[Problem Set 4 Networks] Problem 3: Hopfield model

Link of the iPython notebook for the code

AT2 – Neuromodeling: Problem set #4 NETWORKS

PROBLEM 3: Hopfield Model

\newcommand{\T}{ {\raise{0.7ex}{\intercal}}} \newcommand{\sign}{\textrm{sign}}

We will study the properties of a Hopfield network with $N = 64$ neurons, whose dynamics obeys the following differential equation:

\dot{\textbf{x}} = - \textbf{x} + f(W \textbf{x}) + σ η(t)

where

  • $\textbf{x}$ is the firing rates vector

  • $W$ is the $N × N$ weight matrix

  • $η(t)$ is a Gaussian noise of magnitude $σ = 0.1$

  • the activation function $f ≝ \sign$ for the sake of simplicity

1. Storing a pattern

A pattern $\textbf{p} ∈ 𝔐_{N,1}(\lbrace -1, 1 \rbrace)$ is stored in the Hopfield network by setting:

W ≝ \frac 1 N \textbf{p} \textbf{p}^\T

Here are some examples of patterns, visualized as $8×8$ images:

Figure
Figure 1.a. - Visualizations of $8×8$ patterns

To begin with, let us focus on storing the battery pattern $\textbf{p}_{\text{bat}}$:

Figure
Figure 1.b.1 - One Pattern stored: Battery

We set

W ≝ \frac 1 N \, \textbf{p}_{\text{bat}} \textbf{p}^\T_{\text{bat}}

Then, we simulate the network with resort to the Euler method (with time-increment $dt = Δt ≝ 0.1$ (arbitrary units)):

\textbf{x}(t+Δt) = (1 - Δt)\, \textbf{x}(t) + Δt \, \sign(W \textbf{x}(t)) + \sqrt{Δt} \, σ η(t)

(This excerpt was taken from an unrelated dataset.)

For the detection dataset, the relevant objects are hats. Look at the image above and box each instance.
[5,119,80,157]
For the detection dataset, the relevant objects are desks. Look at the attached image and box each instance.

which yields, for random starting patterns:

Figure

Figure
Figure 1.b.2 - One Pattern (battery) stored: Network simulation from different starting patterns

It can be noticed that the network relaxes to two fixed points, in our examples:

  • the battery pattern: $\textbf{p}_{\text{bat}}$
  • and its opposite pattern: $-\textbf{p}_{\text{bat}}$

From a theoretical standpoint, this can be explained by the fact that both $\textbf{p}{\text{bat}}$ and $-\textbf{p}{\text{bat}}$ are fixed points of the function

\textbf{x} ⟼ \sign(W\textbf{x})

Indeed:

\begin{align*} \sign\left(W \textbf{p}_{\text{bat}}\right) & = \sign\left(\frac 1 N \left(\textbf{p}_{\text{bat}} {\textbf{p}_{\text{bat}}}^\T\right) \textbf{p}_{\text{bat}}\right) \\ & = \sign\left(\frac 1 N \textbf{p}_{\text{bat}} \left({\textbf{p}_{\text{bat}}}^\T \textbf{p}_{\text{bat}}\right)\right) &&\text{(because the matrix product is associative)}\\ &= \sign\Bigg(\frac 1 N \textbf{p}_{\text{bat}} \overbrace{\Bigg(\sum\limits_{ i=1 }^N \underbrace{ \left[\textbf{p}_{\text{bat}}\right]_i^2}_{= \; 1}\Bigg)}^{= \; N}\Bigg) \\ &= \sign\left(\textbf{p}_{\text{bat}}\right) \\ &= \textbf{p}_{\text{bat}} &&\text{(because } \textbf{p}_{\text{bat}} ∈ 𝔐_{N,1}(\lbrace -1, 1 \rbrace)\\ & &&\;\text{ so } \sign\left(\left[\textbf{p}_{\text{bat}}\right]_i\right) = \left[\textbf{p}_{\text{bat}}\right]_i \quad ∀1≤i≤N \text{ )} \end{align*}

And:

\begin{align*} \sign\left(W (-\textbf{p}_{\text{bat}})\right) & = \sign\left(-W \textbf{p}_{\text{bat}}\right)\\ &= -\sign\left(W \textbf{p}_{\text{bat}}\right) &&\text{(because } \sign \text{ is an odd function)}\\ &= -\textbf{p}_{\text{bat}} \end{align*}

Therefore, leaving the noise aside, by setting:

φ ≝ \textbf{x} ⟼ -\textbf{x} + \sign(W\textbf{x})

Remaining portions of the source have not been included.